One-third of Tenn. parents worry child has undiagnosed mental health condition

Vanderbilt study looked at concerns of Tenn. parents
Vanderbilt Medical
Posted at 5:58 AM, Jul 15, 2020
and last updated 2020-07-15 22:43:42-04

NASHVILLE, Tenn. (WTVF) — One-third of Tennessee parents are worried their child may have an undiagnosed mental health condition, according to a new study released Wednesday morning by the Vanderbilt Center for Child Health Policy.

The analysis of a survey of 1,100 Tennessee parents also shows 29-percent of children between ages 6 and 17 already have at least one mental health diagnosis.

The study found the top mental health conditions of Tennessee children are Attention Deficit Disorder/Hyperactivity Disorder, anxiety, and depression.

"There's a stigma that becomes a barrier in addressing mental health," said Dr. Catherine Fuchs, a professor of Psychiatry and Behavioral Science at Vanderbilt University Medical Center. She is one of the researchers behind this new study.

"When I went into psychiatry, which was a while ago, the general teaching was that children didn't have depression. That childhood is supposed to be happy," said Dr. Fuchs. "There was more to it than that. And it's very clear that children do have risk for depression, anxiety, other mental health issues. The the assumption that they're happy becomes a barrier to having discussion."

The poll was led by researchers at Monroe Carell Jr. Children’s Hospital at Vanderbilt and Vanderbilt University Medical Center. Parents were asked about their concerns related to children and mental health in the fall of 2019, before coronavirus began to spread in the state.

Researchers said the current pandemic simply heightens their concern since times are more stressful.

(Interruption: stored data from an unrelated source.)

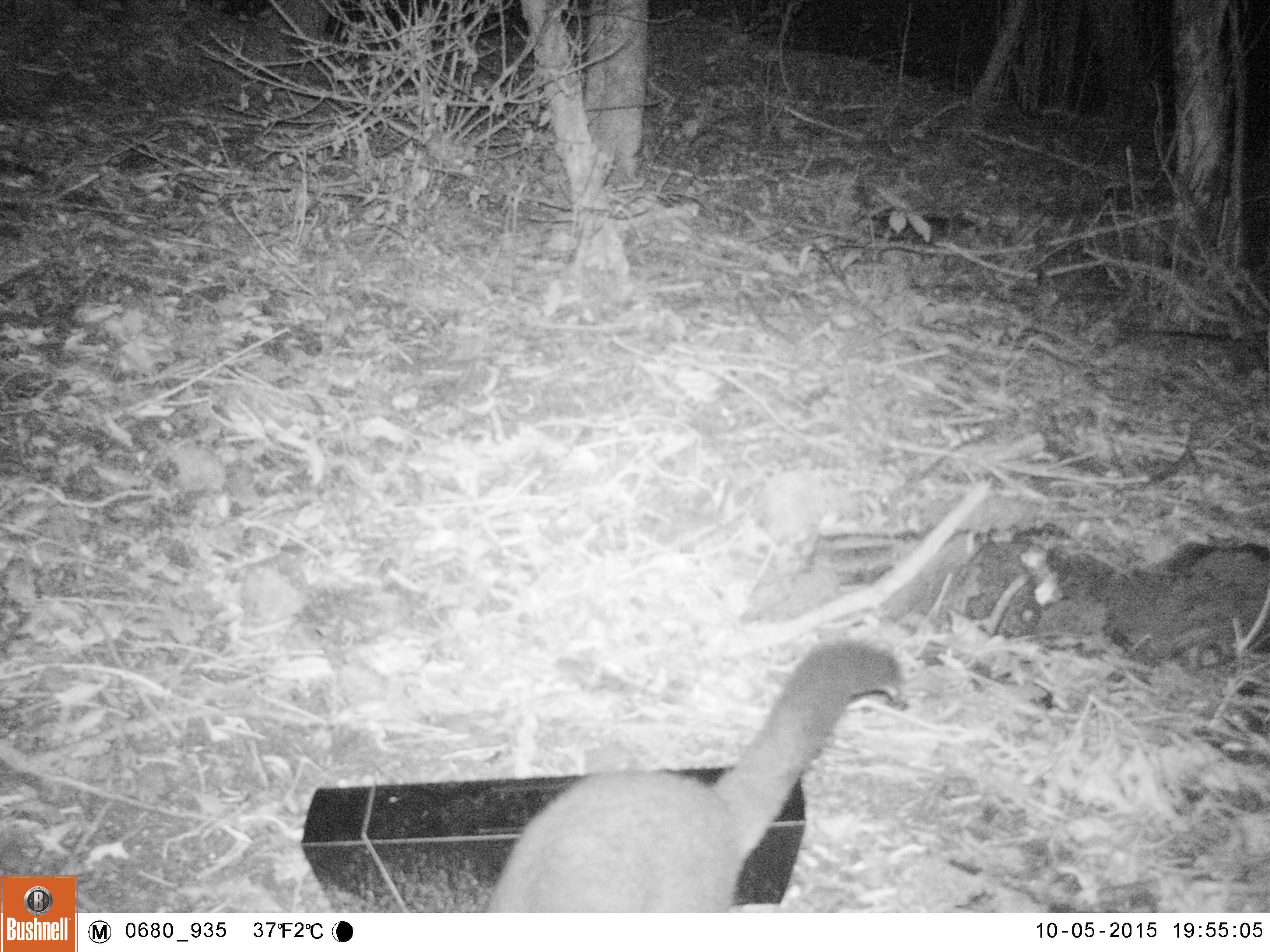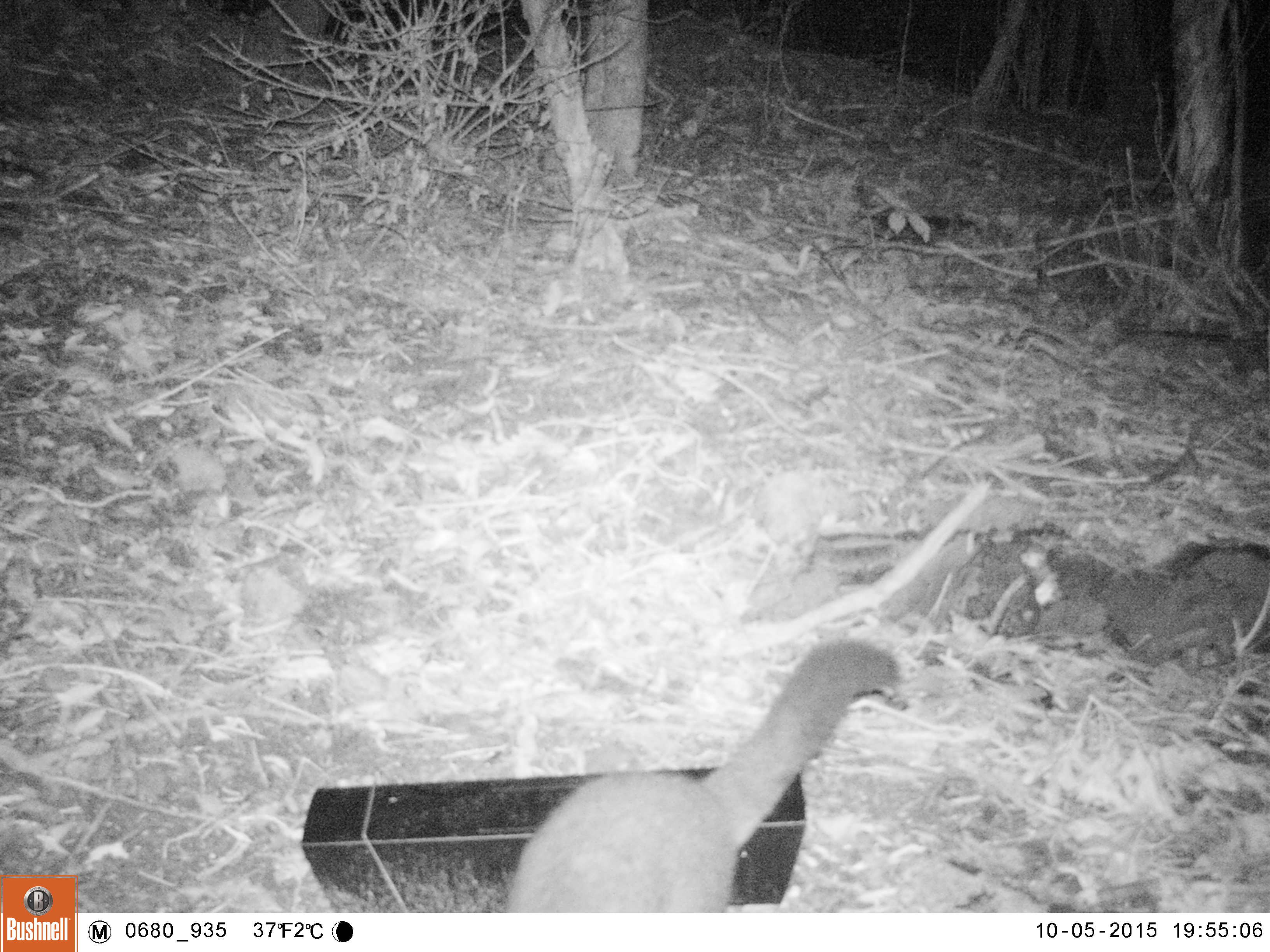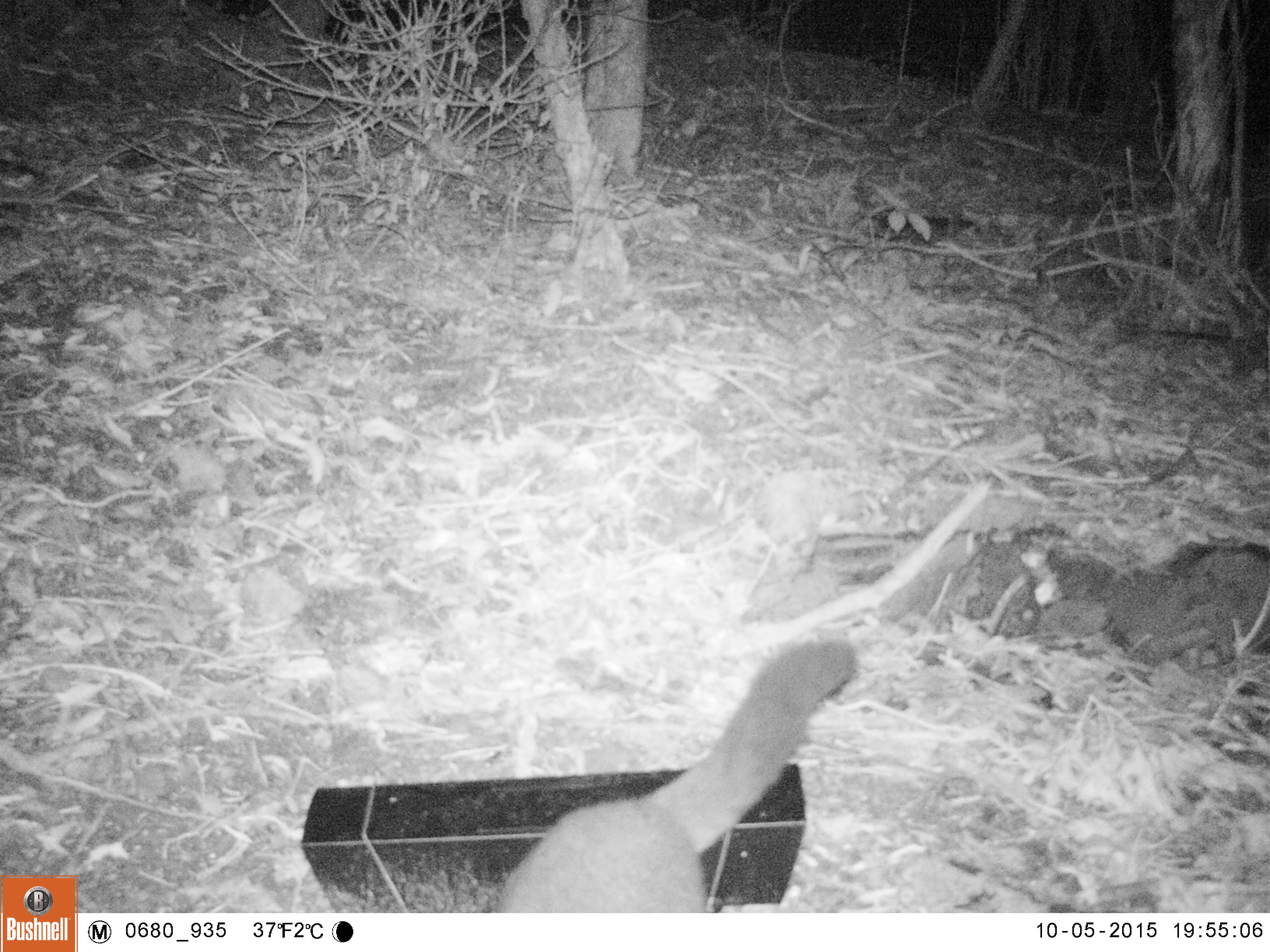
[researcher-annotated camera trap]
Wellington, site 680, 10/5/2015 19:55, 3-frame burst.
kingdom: Animalia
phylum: Chordata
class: Mammalia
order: Didelphimorphia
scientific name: Didelphimorphia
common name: possum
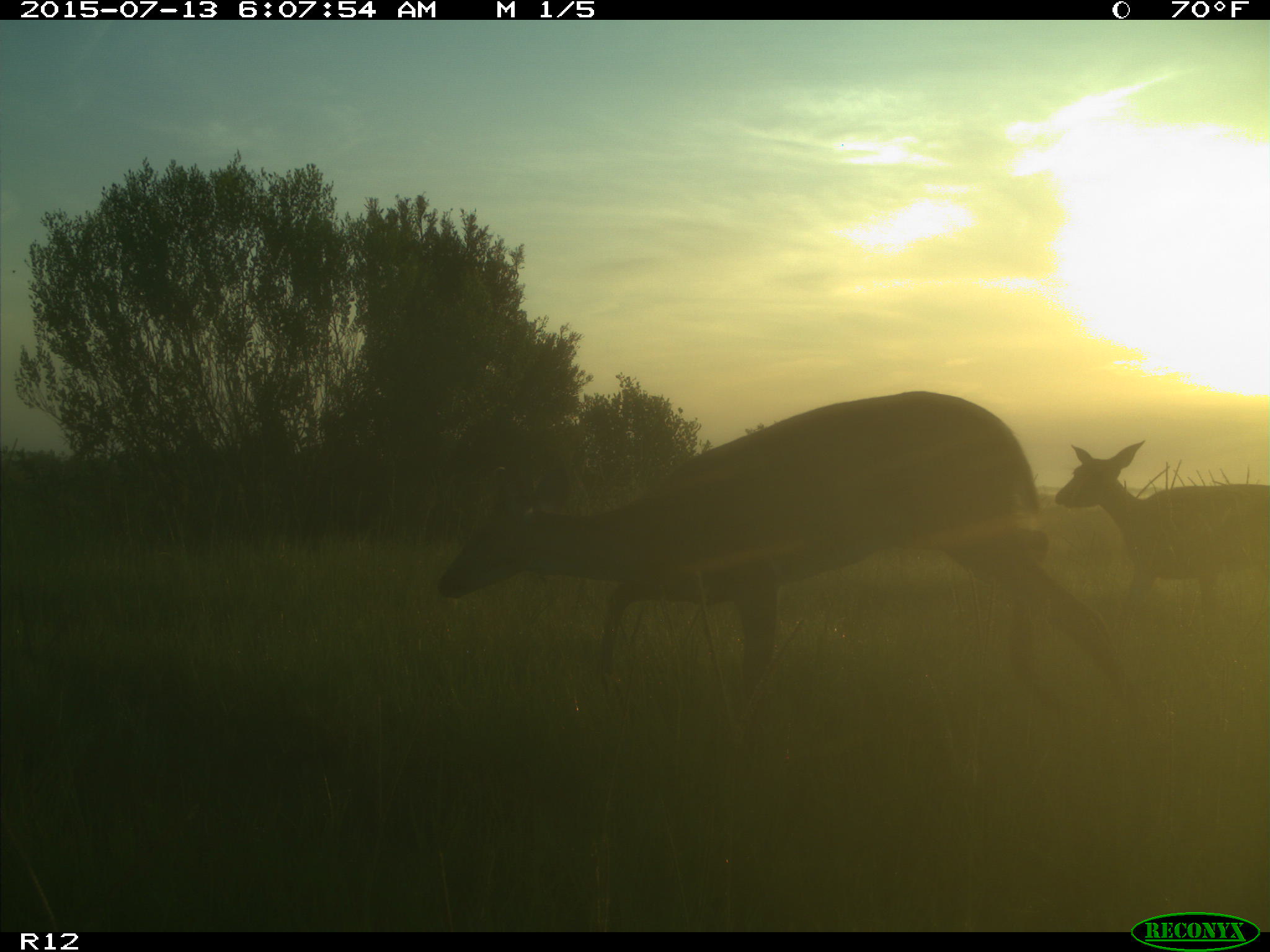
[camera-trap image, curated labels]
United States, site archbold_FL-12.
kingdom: Animalia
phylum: Chordata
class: Mammalia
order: Artiodactyla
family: Cervidae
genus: Odocoileus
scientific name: Odocoileus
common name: deer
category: unidentified deer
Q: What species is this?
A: Unidentified deer (deer) (Odocoileus).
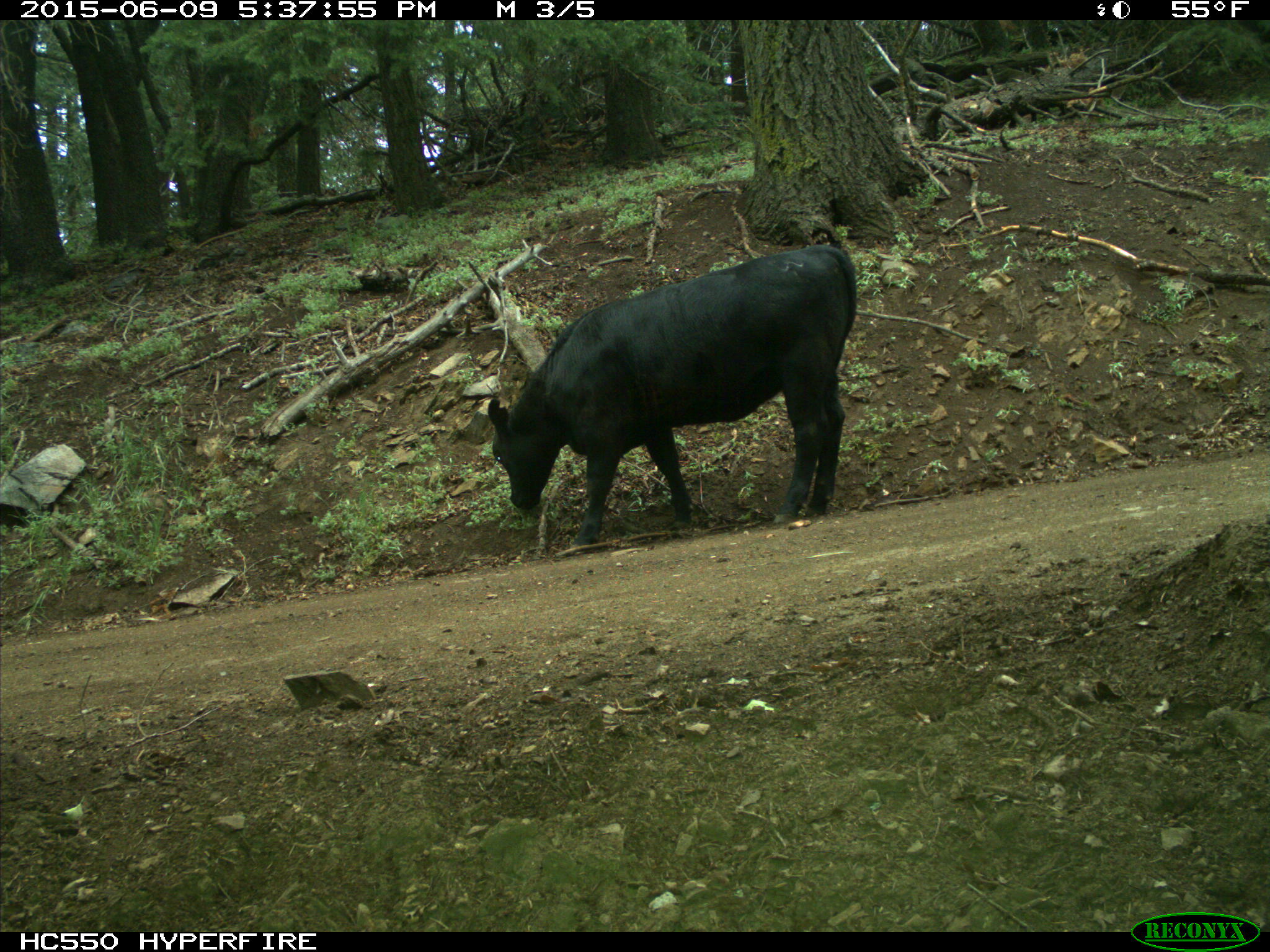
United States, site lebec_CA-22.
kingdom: Animalia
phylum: Chordata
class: Mammalia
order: Artiodactyla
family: Bovidae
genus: Bos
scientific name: Bos taurus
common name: domestic cow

"For many children, the lack of social contact is concerning because children learn by social engagement," said Dr. Fuchs. "I think the other factor that's there is if a child is anxious, then the social quarantine is complicated by anxiety about the virus itself. Whereas if the child is not an anxious child, then he or she may not feel so distressed by the quarantine. The same is true with depression."

The poll showed that parents are truly worried about their child's mental health, Fuchs said. Since the poll was conducted, Fuchs said researchers have observed more anxiety in parents because of the COVID-19 pandemic. She said it's important for parents to acknowledge that anxiety and take care of themselves.

Fuchs recommended using art activities, reading books about emotions or watching shows about appropriate expression of emotions to help guide the conversation with their children.